Chapter 40 – Pertemuan

 

Kami berdua meninggalkan pusat perbelanjaan, bahan makanan yang baru saja kubeli, kujinjing di tanganku. Kami berjalan di sepanjang jalan beraspal bersama.

Aku penasaran sudah berapa lama sejak aku keluar seperti ini dengan Sayaka. Aku tidak berpikir kalau kita sering keluar baru-baru ini.

Langkah Sayaka terlihat ringan. Itu pasti karena perawatan yang kuberikan padanya. Tidak seperti ketika dia berbelanja, dia menghentakkan kakinya ke depan dari waktu ke waktu.

“Hei, apa yang kamu buat untuk makan siang nanti?”

Sekarang sudah lewat jam 1 siang. Ayahku mungkin sudah merasa lapar.

“Aku pikir akan membuat yakisoba. Aku sudah membeli beberapa kol.”

“Kedengarannya enak.”

Baik Ayahku maupun Sayaka tidak bisa memasak. Aku sudah mencoba mengajari mereka, tetapi keterampilan mereka tidak pernah meningkat. Aku bahkan merasa ragu kalau mereka punya niat untuk belajar sejak awal.

“Kenapa kamu tidak mencoba membuatnya sendiri kapan-kapan?”

Tapi Sayaka menggelengkan kepalanya.

“Itu terlalu merepotkan. Aku juga harus belajar.”

“Serius?”

“Serius, serius. Aku tipe orang yang merasa termotivasi pada menit-menit terakhir.”

Nilai Sayaka berada di tengah rata-rata. Meski terkadang nilainya naik turun, tapi nilai keseluruhannya mendekati rata-rata. Ini adalah hasil alami karena dia tidak bertujuan untuk menjadi yang teratas.

“Kuso-aniki saja yang terlalu serius. Kamu tidak perlu mendapatkan peringkat pertama terus-terusan. Aku akan lelah jika melakukannya.”

“Hal itu terlalu sulit jika kamu berusaha keras setiap hari. Murid SMA tidak sering belajar sebanyak yang mereka kira.”

“Apa kamu sedang membual?”

“Bukan itu yang aku maksud. Aku hanya ingin mengatakan kalau kamu harus belajar keras setiap hari.”

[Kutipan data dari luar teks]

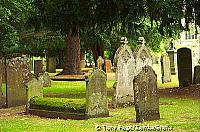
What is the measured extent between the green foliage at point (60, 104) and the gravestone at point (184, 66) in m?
8.99

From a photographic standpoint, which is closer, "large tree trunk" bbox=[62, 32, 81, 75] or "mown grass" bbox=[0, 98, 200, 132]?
"mown grass" bbox=[0, 98, 200, 132]

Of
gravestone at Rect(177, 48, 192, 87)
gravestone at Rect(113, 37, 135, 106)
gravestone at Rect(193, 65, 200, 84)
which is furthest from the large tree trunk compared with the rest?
gravestone at Rect(113, 37, 135, 106)

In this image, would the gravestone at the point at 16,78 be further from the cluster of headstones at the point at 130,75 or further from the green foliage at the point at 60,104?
the cluster of headstones at the point at 130,75

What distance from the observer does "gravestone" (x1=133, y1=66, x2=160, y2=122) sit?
38.6 feet

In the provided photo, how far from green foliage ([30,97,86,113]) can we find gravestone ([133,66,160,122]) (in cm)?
182

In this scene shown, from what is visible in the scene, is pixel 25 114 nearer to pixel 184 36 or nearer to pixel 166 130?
pixel 166 130

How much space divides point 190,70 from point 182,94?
2.87 m

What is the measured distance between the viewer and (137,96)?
11844 mm

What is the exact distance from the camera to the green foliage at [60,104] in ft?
43.0

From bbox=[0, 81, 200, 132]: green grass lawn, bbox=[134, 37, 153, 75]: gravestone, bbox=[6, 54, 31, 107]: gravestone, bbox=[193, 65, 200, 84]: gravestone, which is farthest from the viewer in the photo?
bbox=[193, 65, 200, 84]: gravestone

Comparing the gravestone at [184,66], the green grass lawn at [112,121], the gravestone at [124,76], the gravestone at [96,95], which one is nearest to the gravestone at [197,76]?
the gravestone at [184,66]

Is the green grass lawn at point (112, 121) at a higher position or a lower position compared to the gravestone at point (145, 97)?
lower

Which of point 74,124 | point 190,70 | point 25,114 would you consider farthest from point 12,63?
point 190,70

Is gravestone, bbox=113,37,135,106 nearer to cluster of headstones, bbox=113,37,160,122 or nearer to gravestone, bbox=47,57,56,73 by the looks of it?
cluster of headstones, bbox=113,37,160,122
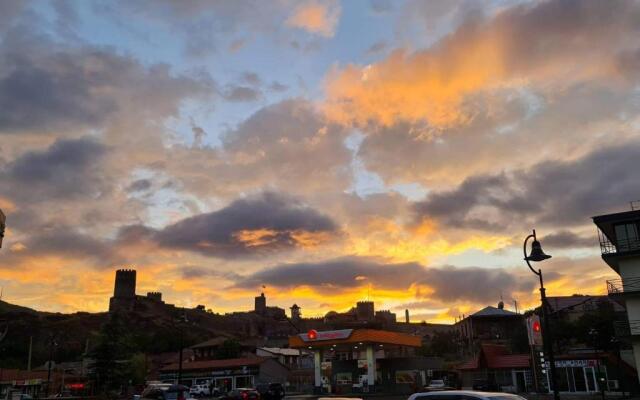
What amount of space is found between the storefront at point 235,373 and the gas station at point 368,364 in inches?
468

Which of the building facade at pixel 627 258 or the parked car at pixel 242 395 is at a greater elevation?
the building facade at pixel 627 258

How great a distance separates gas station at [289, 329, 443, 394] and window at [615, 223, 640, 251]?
27394mm

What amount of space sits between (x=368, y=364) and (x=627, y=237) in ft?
104

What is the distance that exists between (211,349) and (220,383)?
91.8ft

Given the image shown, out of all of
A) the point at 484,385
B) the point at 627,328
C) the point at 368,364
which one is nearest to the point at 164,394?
the point at 368,364

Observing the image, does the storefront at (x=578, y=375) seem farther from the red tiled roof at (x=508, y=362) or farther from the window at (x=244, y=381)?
the window at (x=244, y=381)

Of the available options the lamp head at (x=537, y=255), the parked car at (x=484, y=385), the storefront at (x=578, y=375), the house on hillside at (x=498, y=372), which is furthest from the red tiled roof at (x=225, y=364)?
the lamp head at (x=537, y=255)

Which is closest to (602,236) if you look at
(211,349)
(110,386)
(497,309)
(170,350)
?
(110,386)

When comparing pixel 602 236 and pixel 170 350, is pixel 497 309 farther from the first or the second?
pixel 602 236

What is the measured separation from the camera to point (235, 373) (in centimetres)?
7844

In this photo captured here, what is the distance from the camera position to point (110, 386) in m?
64.1

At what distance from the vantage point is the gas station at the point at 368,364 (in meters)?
61.2

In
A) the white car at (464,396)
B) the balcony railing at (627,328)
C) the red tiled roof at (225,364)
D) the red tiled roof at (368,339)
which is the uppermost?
the red tiled roof at (368,339)

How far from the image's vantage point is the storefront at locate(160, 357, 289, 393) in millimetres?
77188
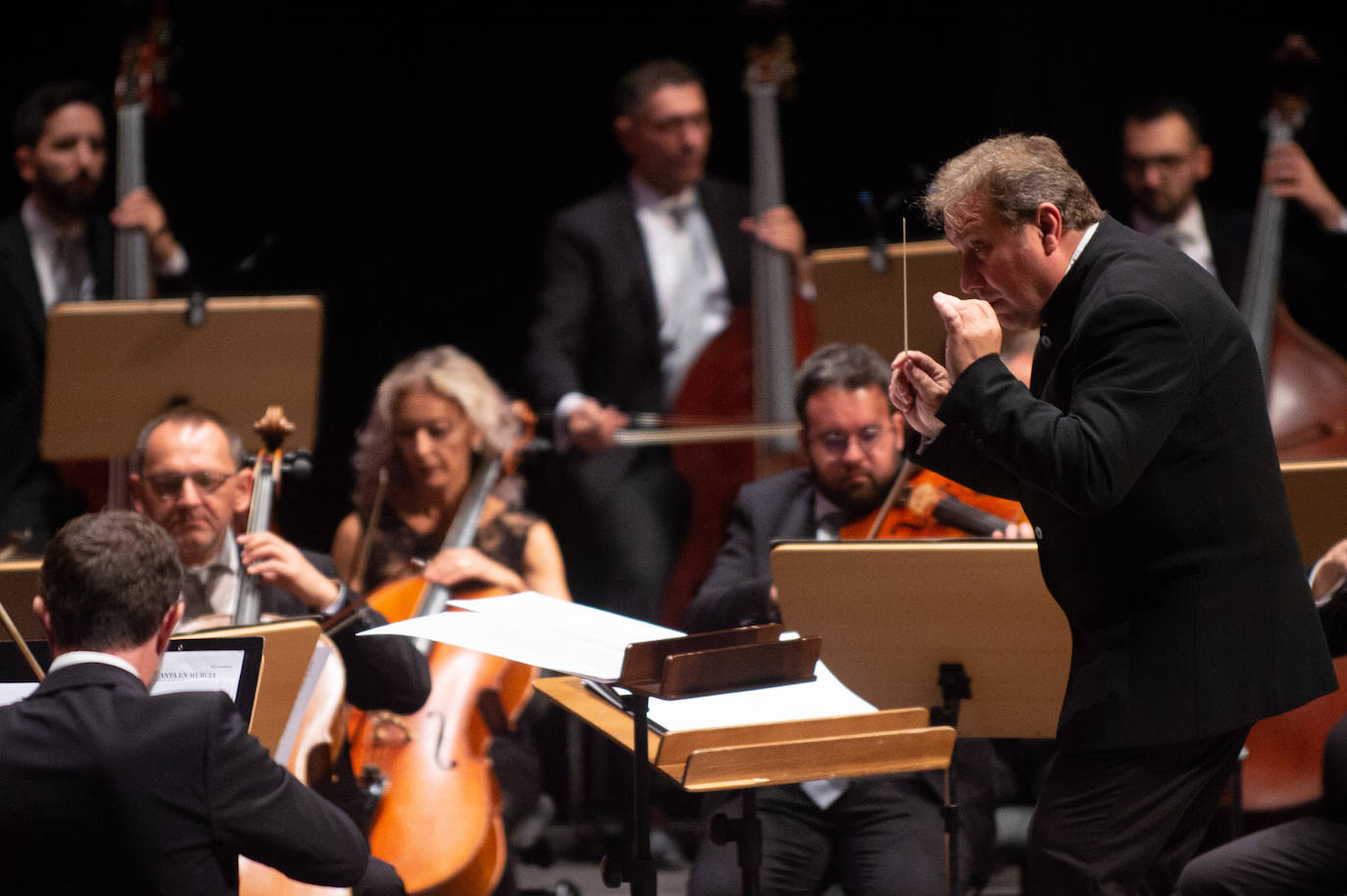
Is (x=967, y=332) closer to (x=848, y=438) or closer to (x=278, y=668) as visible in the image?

Aku juga tidak belajar sepuluh jam sehari layaknya peserta ujian masuk universitas. Aku hanya menghabiskan empat jam untuk belajar. Meski begitu, jika aku berkonsentrasi dan bekerja keras, aku dapat mempertahankan peringkat teratas di kelasku.

“Aku tidak ingin belajar bahkan untuk satu jam sekalipun, dan aku pasti tidak ingin belajar setiap hari, oke? Ada banyak hal menyenangkan yang bisa dilakukan di SMA. Kamu harus melakukan apa yang cuma bisa kamu lakukan sekarang.”

“Apa maksudmu itu game atau game atau mungkin game?”

“Ya, ya.”

Aku pikir dia mungkin menghabiskan banyak waktu bermain game sebanyak waktu yang aku lakukan untuk belajar dalam sehari.

“Apa kamu menikmati belajar setiap hari?” Tanya Sayaka.

Aku tidak ragu untuk menjawab pertanyaan itu.

“ Ya, rasanya menyenangkan.”

Ada banyak masa sulit, tapi aku masih menikmatinya. Ada bagian dari diriku yang mendorong diriku sendiri. Ada juga bagian dari diriku yang terus berlari dan berusaha keras untuk melarikan diri.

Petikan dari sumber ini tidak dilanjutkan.